** Begin **

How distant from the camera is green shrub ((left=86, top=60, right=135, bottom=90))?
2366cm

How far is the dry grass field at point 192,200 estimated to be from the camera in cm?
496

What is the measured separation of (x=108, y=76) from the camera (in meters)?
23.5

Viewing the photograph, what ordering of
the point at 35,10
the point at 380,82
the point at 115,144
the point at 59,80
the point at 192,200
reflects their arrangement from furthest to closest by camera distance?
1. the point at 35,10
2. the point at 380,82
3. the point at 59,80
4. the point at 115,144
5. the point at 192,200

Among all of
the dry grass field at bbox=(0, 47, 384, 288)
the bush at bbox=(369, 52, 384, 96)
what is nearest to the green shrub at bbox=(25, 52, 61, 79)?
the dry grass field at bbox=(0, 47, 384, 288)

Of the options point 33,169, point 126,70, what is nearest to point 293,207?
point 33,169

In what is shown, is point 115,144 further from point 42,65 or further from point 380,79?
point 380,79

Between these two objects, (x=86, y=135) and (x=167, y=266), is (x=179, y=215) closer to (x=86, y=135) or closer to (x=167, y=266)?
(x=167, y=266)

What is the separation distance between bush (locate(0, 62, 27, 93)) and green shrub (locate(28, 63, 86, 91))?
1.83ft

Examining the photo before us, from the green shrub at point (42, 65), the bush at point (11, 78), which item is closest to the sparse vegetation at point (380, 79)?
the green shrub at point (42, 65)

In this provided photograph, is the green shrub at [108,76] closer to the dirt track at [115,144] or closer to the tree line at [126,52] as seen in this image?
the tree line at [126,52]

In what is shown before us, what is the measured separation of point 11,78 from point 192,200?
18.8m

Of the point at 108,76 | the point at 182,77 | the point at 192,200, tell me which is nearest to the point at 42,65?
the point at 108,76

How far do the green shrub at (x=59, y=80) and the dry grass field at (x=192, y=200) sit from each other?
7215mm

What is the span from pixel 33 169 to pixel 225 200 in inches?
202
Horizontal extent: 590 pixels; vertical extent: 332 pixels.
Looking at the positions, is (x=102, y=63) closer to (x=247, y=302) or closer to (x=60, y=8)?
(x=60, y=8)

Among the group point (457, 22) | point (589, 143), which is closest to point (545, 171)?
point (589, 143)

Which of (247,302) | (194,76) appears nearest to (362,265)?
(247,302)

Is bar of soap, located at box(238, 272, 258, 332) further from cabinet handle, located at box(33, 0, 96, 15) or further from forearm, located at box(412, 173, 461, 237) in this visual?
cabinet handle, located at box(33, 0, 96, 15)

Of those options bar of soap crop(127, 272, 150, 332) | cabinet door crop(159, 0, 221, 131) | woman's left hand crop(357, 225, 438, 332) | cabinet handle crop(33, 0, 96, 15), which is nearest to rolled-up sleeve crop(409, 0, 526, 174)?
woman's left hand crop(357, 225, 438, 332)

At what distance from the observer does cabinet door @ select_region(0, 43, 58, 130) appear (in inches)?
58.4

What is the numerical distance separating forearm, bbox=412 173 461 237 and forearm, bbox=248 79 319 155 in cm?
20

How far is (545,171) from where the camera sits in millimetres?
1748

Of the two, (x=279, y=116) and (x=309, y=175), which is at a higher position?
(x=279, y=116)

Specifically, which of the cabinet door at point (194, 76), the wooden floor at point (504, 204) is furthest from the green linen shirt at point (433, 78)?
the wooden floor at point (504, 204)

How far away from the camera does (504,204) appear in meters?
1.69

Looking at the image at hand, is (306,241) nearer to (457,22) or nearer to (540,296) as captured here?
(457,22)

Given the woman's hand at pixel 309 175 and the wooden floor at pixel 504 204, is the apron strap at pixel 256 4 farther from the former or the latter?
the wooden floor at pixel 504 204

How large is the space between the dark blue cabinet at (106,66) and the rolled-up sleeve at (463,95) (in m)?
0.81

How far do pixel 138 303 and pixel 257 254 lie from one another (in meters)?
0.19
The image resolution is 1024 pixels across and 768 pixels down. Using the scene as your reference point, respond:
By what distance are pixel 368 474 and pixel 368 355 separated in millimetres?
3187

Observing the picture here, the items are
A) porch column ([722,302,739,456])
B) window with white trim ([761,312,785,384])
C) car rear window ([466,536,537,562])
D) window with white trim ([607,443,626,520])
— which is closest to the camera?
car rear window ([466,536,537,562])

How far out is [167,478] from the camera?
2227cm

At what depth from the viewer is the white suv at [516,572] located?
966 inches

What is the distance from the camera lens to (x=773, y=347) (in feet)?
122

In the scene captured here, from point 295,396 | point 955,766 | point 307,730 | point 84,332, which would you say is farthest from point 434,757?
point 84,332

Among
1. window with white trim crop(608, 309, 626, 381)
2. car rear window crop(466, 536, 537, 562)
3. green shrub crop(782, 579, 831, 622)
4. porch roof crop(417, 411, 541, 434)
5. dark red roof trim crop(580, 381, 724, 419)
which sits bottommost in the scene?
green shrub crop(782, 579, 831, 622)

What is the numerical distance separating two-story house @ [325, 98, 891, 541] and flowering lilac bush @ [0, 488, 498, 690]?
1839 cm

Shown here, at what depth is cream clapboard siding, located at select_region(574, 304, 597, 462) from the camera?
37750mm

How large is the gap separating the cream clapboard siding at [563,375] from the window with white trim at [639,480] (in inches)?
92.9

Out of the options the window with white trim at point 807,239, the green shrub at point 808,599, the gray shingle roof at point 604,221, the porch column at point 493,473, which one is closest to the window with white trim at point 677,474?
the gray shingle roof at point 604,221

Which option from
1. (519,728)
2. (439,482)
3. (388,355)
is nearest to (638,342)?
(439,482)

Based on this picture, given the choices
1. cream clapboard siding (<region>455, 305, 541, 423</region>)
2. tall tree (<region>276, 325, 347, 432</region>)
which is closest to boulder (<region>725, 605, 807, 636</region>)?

** End **

== The request ==
Repeat all of the records above exactly as they appear.

== Output ==
How distant from the camera is green shrub ((left=86, top=60, right=135, bottom=90))?
2366cm

How far is the dry grass field at point 192,200 estimated to be from the camera in cm?
496

What is the measured separation of (x=108, y=76) from the camera (in meters)?
23.5

Viewing the photograph, what ordering of
the point at 35,10
the point at 380,82
the point at 115,144
the point at 59,80
the point at 192,200
reflects their arrangement from furthest to closest by camera distance?
1. the point at 35,10
2. the point at 380,82
3. the point at 59,80
4. the point at 115,144
5. the point at 192,200

Among all of
the dry grass field at bbox=(0, 47, 384, 288)
the bush at bbox=(369, 52, 384, 96)
what is nearest to the green shrub at bbox=(25, 52, 61, 79)?
the dry grass field at bbox=(0, 47, 384, 288)

Of the options point 33,169, point 126,70, what is nearest to point 293,207?
point 33,169

In what is shown, is point 115,144 further from point 42,65 or further from point 380,79?
point 380,79

Between these two objects, (x=86, y=135) and (x=167, y=266), is (x=179, y=215) closer to (x=86, y=135) or closer to (x=167, y=266)?
(x=167, y=266)

What is the separation distance between bush (locate(0, 62, 27, 93)) and green shrub (locate(28, 63, 86, 91))?
1.83ft

Examining the photo before us, from the green shrub at point (42, 65), the bush at point (11, 78), which item is closest to the sparse vegetation at point (380, 79)?
the green shrub at point (42, 65)

In this provided photograph, is the green shrub at [108,76] closer to the dirt track at [115,144] or closer to the tree line at [126,52] as seen in this image?
the tree line at [126,52]

In what is shown before us, what is the measured separation of point 11,78 from point 192,200?
18.8m

Of the point at 108,76 | the point at 182,77 | the point at 192,200, tell me which is nearest to the point at 42,65?
the point at 108,76

How far do the green shrub at (x=59, y=80) and the dry grass field at (x=192, y=200) sit from each other?
7215mm

What is the span from pixel 33 169 to pixel 225 200 in inches?
202
Horizontal extent: 590 pixels; vertical extent: 332 pixels.
Looking at the positions, is (x=102, y=63) closer to (x=247, y=302) or closer to (x=60, y=8)?
(x=60, y=8)

Among the group point (457, 22) | point (589, 143), which is closest to point (545, 171)?
point (589, 143)

Which of (247,302) | (194,76) appears nearest to (362,265)?
(247,302)

Is bar of soap, located at box(238, 272, 258, 332) further from cabinet handle, located at box(33, 0, 96, 15) or further from forearm, located at box(412, 173, 461, 237) in this visual?
cabinet handle, located at box(33, 0, 96, 15)

Of those options bar of soap crop(127, 272, 150, 332) | cabinet door crop(159, 0, 221, 131) | woman's left hand crop(357, 225, 438, 332) | cabinet handle crop(33, 0, 96, 15), which is nearest to rolled-up sleeve crop(409, 0, 526, 174)?
woman's left hand crop(357, 225, 438, 332)

At what distance from the observer does cabinet door @ select_region(0, 43, 58, 130) appear (in inches)?
58.4

What is the numerical distance separating forearm, bbox=412 173 461 237 and forearm, bbox=248 79 319 155 in cm?
20

How far is (545,171) from where the camera sits in millimetres?
1748

Of the two, (x=279, y=116) and (x=309, y=175), which is at a higher position?
(x=279, y=116)

Specifically, which of the cabinet door at point (194, 76), the wooden floor at point (504, 204) is furthest from the green linen shirt at point (433, 78)?
the wooden floor at point (504, 204)

How far away from the camera does (504,204) appear in meters?
1.69

Looking at the image at hand, is (306,241) nearer to (457,22) or nearer to (540,296) as captured here?
(457,22)

Given the woman's hand at pixel 309 175 and the wooden floor at pixel 504 204, is the apron strap at pixel 256 4 farther from the former or the latter?
the wooden floor at pixel 504 204

How large is the space between the dark blue cabinet at (106,66) and the rolled-up sleeve at (463,95) (in m)?
0.81

How far do pixel 138 303 and pixel 257 254 lie from one another (in meters)?
0.19
The image resolution is 1024 pixels across and 768 pixels down. Using the scene as your reference point, respond:
By what distance are pixel 368 474 and pixel 368 355 separated in millimetres?
3187

Observing the picture here, the items are
A) porch column ([722,302,739,456])
B) window with white trim ([761,312,785,384])
C) car rear window ([466,536,537,562])
D) window with white trim ([607,443,626,520])
— which is closest to the camera?
car rear window ([466,536,537,562])

How far out is [167,478] from the camera?
2227cm

At what depth from the viewer is the white suv at [516,572] located?
966 inches

What is the distance from the camera lens to (x=773, y=347) (in feet)?
122

In the scene captured here, from point 295,396 | point 955,766 | point 307,730 | point 84,332, which would you say is farthest from point 434,757?
point 84,332

Among
1. window with white trim crop(608, 309, 626, 381)
2. car rear window crop(466, 536, 537, 562)
3. green shrub crop(782, 579, 831, 622)
4. porch roof crop(417, 411, 541, 434)
5. dark red roof trim crop(580, 381, 724, 419)
which sits bottommost in the scene?
green shrub crop(782, 579, 831, 622)

What is the numerical distance separating two-story house @ [325, 98, 891, 541] and flowering lilac bush @ [0, 488, 498, 690]?
1839 cm

Shown here, at what depth is cream clapboard siding, located at select_region(574, 304, 597, 462) from the camera?
37750mm

How large is the gap separating the cream clapboard siding at [563,375] from the window with white trim at [639,480] (in inches)?
92.9

Out of the options the window with white trim at point 807,239, the green shrub at point 808,599, the gray shingle roof at point 604,221, the porch column at point 493,473, which one is closest to the window with white trim at point 677,474?
the gray shingle roof at point 604,221

Which option from
1. (519,728)
2. (439,482)
3. (388,355)
is nearest to (638,342)?
(439,482)

Based on this picture, given the choices
1. cream clapboard siding (<region>455, 305, 541, 423</region>)
2. tall tree (<region>276, 325, 347, 432</region>)
which is closest to boulder (<region>725, 605, 807, 636</region>)?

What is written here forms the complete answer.